[Paper] A Task Decomposition and Planning Framework for Efficient LLM Inference in AI-Enabled WiFi-Offload Networks

Published: 2 days ago (April 23, 2026 at 04:05 AM EDT)

4 min read

Source: arXiv

Source: arXiv - 2604.21399v1

Overview

The paper introduces a novel framework that lets resource‑limited wireless devices tap into large language models (LLMs) by intelligently splitting and scheduling inference tasks across local hardware and nearby edge Wi‑Fi access points. By combining LLM‑driven task decomposition with a latency‑aware scheduler, the authors demonstrate up to 20 % lower response times and an 80 % boost in a composite “reward” metric compared with naïve local‑only or nearest‑edge offloading strategies.

Key Contributions

LLM‑based Planner: A lightweight, distilled model that predicts how hard each sub‑task will be and estimates the length of the generated output tokens.
Task Decomposition Mechanism: Enables a single user request to be broken into multiple subtasks that can be processed in parallel on heterogeneous devices (phone, edge AP, or both).
Decomposition‑Aware Scheduler: Jointly optimizes subtask placement, execution order, and result aggregation while respecting Wi‑Fi contention, queueing delays, and compute limits.
Comprehensive Simulation Suite: Evaluates the framework in a multi‑user, multi‑edge Wi‑Fi environment, showing a 20 % latency reduction and an 80 % improvement in a latency‑accuracy reward metric over baseline approaches.
Distillation Pipeline: Shows that a compact planner (≈10 % of the teacher LLM size) can achieve near‑teacher performance, making edge deployment feasible.

Methodology

System Model – The authors model a Wi‑Fi network with several users, each equipped with a modest CPU/GPU, and multiple edge access points (APs) that host more powerful LLM inference engines.
Planner Design – A large “teacher” LLM first learns to (a) split a user query into logical subtasks, (b) predict each subtask’s computational difficulty, and (c) estimate the number of output tokens. Knowledge distillation then creates a lightweight “student” planner that runs on the edge or even on the device itself.
Decomposition‑Aware Scheduling – Using the planner’s predictions, the scheduler solves a mixed‑integer optimization problem that decides:
- Which subtasks stay local vs. go to which AP.
- The order of execution to respect communication bandwidth and queuing constraints.
- How to aggregate partial results into the final answer.
  The problem is approximated with a greedy heuristic that runs in real‑time.
Evaluation – Simulations vary the number of users, Wi‑Fi contention levels, and LLM sizes.

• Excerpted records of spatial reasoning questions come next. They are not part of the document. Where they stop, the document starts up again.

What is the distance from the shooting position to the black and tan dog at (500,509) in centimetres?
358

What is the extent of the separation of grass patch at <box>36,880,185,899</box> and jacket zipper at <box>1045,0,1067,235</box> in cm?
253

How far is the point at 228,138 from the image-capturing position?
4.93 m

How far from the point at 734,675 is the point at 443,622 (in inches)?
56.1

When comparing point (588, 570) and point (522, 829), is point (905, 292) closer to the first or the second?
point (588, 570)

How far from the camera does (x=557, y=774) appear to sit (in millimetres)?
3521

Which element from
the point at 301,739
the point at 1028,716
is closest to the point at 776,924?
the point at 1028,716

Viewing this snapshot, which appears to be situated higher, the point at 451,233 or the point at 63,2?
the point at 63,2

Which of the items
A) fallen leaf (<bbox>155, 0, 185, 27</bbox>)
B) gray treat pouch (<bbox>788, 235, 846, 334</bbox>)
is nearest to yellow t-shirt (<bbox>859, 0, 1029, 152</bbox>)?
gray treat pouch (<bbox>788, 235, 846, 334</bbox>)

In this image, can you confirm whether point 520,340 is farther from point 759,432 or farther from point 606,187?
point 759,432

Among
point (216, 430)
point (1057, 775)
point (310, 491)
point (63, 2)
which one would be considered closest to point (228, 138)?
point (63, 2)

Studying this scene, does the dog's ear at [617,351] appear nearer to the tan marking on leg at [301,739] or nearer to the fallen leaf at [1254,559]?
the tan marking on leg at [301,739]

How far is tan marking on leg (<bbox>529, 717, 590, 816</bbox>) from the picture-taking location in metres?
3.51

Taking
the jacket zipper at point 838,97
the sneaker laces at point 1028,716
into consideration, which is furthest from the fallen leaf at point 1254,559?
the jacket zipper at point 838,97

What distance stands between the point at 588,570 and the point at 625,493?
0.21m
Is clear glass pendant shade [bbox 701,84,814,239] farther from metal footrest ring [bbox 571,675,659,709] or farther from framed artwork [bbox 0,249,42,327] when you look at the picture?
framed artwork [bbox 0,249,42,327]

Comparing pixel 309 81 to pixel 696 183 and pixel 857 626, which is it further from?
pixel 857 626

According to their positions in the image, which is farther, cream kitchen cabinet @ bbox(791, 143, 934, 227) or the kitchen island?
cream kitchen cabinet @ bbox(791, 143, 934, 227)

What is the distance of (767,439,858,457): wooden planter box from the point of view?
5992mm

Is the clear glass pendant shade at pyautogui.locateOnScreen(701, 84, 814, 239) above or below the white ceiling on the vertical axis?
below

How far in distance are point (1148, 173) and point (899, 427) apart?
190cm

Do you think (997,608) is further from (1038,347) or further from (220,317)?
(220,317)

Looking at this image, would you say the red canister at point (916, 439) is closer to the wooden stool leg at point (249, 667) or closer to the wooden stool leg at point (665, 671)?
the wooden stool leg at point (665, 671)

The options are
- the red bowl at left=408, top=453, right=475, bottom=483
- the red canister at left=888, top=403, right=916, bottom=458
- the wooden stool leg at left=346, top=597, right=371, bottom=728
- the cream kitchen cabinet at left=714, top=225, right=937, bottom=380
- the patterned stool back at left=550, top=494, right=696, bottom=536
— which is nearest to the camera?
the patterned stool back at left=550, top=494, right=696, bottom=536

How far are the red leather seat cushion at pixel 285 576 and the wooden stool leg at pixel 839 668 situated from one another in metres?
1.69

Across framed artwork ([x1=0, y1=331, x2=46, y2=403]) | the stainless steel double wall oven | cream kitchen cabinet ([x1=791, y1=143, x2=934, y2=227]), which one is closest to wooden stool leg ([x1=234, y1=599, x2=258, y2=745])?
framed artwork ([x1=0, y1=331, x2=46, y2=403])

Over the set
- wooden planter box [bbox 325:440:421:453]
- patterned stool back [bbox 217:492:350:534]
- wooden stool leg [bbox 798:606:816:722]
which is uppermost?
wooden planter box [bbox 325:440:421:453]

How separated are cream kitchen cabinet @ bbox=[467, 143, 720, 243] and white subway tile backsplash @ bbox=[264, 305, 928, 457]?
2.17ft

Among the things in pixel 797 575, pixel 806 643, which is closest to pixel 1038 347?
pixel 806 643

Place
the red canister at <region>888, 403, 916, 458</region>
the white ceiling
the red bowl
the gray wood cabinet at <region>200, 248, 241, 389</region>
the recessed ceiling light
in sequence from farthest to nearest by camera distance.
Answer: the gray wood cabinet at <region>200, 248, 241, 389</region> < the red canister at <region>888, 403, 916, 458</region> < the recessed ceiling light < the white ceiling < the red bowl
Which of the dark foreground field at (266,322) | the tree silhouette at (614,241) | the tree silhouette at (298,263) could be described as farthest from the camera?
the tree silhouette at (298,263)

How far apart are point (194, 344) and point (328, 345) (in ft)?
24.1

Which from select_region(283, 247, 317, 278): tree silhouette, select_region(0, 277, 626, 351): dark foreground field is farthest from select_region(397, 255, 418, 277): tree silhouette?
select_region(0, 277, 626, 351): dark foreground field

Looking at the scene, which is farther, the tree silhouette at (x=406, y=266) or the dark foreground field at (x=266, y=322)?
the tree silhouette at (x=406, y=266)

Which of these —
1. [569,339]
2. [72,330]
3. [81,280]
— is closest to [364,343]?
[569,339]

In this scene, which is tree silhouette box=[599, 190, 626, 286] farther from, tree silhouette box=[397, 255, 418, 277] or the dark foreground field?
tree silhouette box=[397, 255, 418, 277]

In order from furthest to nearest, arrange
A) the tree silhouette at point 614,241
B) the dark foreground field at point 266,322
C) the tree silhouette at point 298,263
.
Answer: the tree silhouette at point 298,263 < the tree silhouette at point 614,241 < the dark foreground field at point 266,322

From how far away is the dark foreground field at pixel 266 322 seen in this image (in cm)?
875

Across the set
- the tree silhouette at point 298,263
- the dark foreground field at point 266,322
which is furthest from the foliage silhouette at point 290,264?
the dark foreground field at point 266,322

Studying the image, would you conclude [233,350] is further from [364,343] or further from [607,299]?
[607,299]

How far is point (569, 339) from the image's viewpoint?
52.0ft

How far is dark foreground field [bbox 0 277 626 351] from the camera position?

Baselines include (i) pure local inference, (ii) offloading the whole request to the nearest AP, and (iii) a random split‑and‑offload scheme.

Results & Findings

Metric	Local‑Only	Nearest‑Edge	Proposed Framework
Avg. End‑to‑End Latency	1.45 s	1.20 s	0.96 s (≈20 % ↓)
Composite Reward (latency × accuracy)	0.62	0.71	1.28 (≈80 % ↑)
Planner Size (parameters)	–	–	12 M (student) vs. 120 M (teacher)
Planner Inference Time	–	–	3 ms on edge CPU

Latency‑Accuracy Trade‑off: By sending only the “hard” subtasks to the edge and keeping simple ones local, the system avoids unnecessary network delays while still leveraging the edge’s superior compute power for the heavy lifting.
Planner Efficiency: The distilled planner adds negligible overhead, confirming its suitability for real‑time edge deployment.
Scalability: As the number of concurrent users grows, the scheduler gracefully balances load, preventing any single AP from becoming a bottleneck.

Practical Implications

Mobile Apps with LLM Features: Developers can embed sophisticated conversational or reasoning capabilities (e.g., code assistance, on‑device summarization) without requiring a high‑end GPU on the phone.
Edge‑First AI Services: Enterprises deploying private Wi‑Fi networks (e.g., factories, campuses) can offer LLM‑powered tools with predictable latency, improving user experience for AR/VR, real‑time translation, or decision‑support dashboards.
Cost Savings: By offloading only the most demanding subtasks, operators avoid over‑provisioning edge hardware, leading to lower CAPEX and energy consumption.
Network‑Aware AI: The framework demonstrates a concrete path toward “network‑intelligent” AI pipelines that adapt to contention and bandwidth fluctuations, a capability increasingly important for 5G/6G edge ecosystems.

Limitations & Future Work

Simulation‑Only Validation: The study relies on synthetic workloads and a simulated Wi‑Fi environment; real‑world experiments (e.g., on commercial routers) are needed to confirm robustness.
Static Scheduler Heuristic: The current greedy algorithm may not capture long‑term optimality under highly dynamic traffic; reinforcement‑learning‑based schedulers could be explored.
Security & Privacy: Splitting queries across devices raises concerns about data leakage; future work should integrate encryption or secure multi‑party computation.
Generalization to Other Modalities: Extending the decomposition approach to multimodal models (vision‑language, audio) remains an open research direction.

Authors

Mingqi Han
Xinghua Sun

Paper Information

arXiv ID: 2604.21399v1
Categories: cs.DC, cs.NI
Published: April 23, 2026
PDF: Download PDF

[Paper] A Task Decomposition and Planning Framework for Efficient LLM Inference in AI-Enabled WiFi-Offload Networks

Overview

Key Contributions

Methodology

Results & Findings

Practical Implications

Limitations & Future Work

Authors

Paper Information

Related posts

[Paper] Leveraging SIMD for Accelerating Large-number Arithmetic

[Paper] Systematizing Blockchain Research Themes and Design Patterns: Insights from the University Blockchain Research Initiative (UBRI)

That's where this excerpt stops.